%%
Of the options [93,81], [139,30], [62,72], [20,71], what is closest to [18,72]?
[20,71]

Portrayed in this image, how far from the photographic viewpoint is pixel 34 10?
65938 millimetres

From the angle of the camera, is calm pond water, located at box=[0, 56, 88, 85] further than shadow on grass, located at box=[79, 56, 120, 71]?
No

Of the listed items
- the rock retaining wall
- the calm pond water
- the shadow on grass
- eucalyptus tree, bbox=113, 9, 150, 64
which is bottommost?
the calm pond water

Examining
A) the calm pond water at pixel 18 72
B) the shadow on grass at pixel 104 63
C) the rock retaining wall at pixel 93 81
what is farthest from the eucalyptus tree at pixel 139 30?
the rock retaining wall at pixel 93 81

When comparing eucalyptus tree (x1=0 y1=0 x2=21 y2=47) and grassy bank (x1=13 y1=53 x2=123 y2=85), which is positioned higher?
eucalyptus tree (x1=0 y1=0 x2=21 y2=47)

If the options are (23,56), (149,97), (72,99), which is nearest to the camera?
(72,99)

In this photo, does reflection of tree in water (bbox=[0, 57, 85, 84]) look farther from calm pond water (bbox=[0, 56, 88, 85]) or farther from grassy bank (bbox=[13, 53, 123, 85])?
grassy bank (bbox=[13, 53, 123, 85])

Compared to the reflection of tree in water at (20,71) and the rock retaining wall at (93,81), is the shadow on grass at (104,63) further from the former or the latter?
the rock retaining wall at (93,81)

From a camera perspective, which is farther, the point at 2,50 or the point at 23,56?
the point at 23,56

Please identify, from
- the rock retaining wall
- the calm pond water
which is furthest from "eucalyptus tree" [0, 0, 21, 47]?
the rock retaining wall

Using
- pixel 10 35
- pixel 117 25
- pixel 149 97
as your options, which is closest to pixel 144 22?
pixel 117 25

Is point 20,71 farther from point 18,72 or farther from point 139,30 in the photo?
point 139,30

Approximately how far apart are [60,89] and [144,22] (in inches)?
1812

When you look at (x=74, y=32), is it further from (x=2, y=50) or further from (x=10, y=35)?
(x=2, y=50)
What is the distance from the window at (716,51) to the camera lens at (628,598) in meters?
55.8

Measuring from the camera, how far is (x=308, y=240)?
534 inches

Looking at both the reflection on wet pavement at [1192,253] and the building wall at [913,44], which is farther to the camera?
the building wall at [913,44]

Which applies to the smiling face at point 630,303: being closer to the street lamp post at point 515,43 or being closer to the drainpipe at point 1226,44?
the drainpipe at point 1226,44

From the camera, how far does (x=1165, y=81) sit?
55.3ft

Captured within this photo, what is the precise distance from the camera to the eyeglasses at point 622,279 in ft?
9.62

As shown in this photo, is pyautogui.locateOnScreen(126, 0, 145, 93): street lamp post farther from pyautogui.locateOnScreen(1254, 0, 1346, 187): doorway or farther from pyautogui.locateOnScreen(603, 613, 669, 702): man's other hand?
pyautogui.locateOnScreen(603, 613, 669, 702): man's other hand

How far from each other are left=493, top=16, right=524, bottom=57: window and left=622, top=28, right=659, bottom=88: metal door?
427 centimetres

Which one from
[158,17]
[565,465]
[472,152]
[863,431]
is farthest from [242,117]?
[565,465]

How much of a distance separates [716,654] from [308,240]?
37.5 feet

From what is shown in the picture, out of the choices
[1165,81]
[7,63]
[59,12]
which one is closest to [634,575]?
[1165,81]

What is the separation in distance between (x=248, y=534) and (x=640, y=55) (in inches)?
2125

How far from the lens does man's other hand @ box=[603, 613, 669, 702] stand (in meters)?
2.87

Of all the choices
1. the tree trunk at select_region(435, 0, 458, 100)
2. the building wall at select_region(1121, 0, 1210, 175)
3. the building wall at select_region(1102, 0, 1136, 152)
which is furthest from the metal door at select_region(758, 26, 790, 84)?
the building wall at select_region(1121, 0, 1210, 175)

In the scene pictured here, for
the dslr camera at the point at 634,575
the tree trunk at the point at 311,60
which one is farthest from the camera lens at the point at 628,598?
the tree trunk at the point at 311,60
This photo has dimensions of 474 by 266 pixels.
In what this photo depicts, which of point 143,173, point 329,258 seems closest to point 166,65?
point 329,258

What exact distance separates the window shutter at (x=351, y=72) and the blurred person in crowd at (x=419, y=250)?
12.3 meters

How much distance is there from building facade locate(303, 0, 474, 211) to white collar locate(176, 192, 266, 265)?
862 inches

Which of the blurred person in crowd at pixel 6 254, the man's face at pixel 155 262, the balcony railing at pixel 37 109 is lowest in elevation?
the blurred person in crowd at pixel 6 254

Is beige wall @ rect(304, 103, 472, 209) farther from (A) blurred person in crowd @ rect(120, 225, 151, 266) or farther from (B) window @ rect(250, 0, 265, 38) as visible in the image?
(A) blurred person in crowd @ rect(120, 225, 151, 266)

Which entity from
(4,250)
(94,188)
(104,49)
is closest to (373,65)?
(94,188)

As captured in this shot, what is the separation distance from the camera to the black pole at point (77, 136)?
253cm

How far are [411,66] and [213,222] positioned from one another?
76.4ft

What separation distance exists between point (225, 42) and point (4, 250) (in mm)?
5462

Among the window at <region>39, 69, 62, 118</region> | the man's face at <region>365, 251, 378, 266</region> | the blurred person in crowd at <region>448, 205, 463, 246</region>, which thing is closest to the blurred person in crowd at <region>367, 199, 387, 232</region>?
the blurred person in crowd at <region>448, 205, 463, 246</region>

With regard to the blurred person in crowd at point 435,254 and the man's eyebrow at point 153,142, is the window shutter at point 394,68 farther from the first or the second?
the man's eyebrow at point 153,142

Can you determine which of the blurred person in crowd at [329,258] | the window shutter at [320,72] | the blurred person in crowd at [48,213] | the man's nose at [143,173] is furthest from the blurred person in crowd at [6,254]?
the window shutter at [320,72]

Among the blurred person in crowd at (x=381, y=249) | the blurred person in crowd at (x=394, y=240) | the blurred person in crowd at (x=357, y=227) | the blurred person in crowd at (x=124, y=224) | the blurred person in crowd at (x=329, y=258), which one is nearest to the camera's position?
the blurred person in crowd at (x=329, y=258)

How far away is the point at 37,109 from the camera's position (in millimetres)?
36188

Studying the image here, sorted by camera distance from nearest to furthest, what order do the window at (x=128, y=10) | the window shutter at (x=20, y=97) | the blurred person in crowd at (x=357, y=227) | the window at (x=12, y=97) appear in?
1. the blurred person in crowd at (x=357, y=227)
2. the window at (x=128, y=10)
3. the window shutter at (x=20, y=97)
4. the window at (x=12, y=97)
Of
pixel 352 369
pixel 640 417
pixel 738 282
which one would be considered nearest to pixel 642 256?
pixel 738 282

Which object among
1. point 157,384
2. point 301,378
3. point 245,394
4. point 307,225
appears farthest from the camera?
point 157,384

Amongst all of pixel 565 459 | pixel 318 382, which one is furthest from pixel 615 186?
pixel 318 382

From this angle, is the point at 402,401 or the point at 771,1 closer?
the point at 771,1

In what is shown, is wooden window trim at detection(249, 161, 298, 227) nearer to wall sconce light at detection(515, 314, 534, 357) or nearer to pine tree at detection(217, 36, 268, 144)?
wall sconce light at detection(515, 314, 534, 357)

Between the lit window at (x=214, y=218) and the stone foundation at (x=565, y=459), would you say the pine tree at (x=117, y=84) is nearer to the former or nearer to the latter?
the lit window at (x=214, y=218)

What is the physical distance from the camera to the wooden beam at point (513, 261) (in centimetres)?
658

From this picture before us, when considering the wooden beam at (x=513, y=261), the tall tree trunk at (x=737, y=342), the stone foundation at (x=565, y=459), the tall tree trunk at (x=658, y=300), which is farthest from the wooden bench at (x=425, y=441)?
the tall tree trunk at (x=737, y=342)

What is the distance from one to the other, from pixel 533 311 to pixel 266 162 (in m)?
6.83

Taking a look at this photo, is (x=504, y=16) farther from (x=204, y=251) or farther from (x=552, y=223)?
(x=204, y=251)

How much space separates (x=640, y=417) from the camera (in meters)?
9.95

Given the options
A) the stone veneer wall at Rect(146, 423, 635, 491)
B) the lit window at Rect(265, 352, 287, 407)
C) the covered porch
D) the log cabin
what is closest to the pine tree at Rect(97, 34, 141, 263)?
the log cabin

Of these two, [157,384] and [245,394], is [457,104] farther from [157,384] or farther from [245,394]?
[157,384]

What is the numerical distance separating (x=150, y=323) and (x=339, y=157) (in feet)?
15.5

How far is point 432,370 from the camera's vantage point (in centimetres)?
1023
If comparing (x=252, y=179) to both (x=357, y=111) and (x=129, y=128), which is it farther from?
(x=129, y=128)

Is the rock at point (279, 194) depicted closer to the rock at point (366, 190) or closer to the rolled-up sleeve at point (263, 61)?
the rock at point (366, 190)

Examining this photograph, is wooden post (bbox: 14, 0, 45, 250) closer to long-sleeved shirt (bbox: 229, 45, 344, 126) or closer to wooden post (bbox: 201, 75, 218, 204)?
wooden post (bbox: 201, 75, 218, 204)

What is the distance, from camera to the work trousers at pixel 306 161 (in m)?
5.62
%%
→ Written instruction: Reproduce word for word the stretch from the line containing "What is the distance, from" through the end of the items.

→ Expected answer:
What is the distance, from camera to the work trousers at pixel 306 161 (in m)?
5.62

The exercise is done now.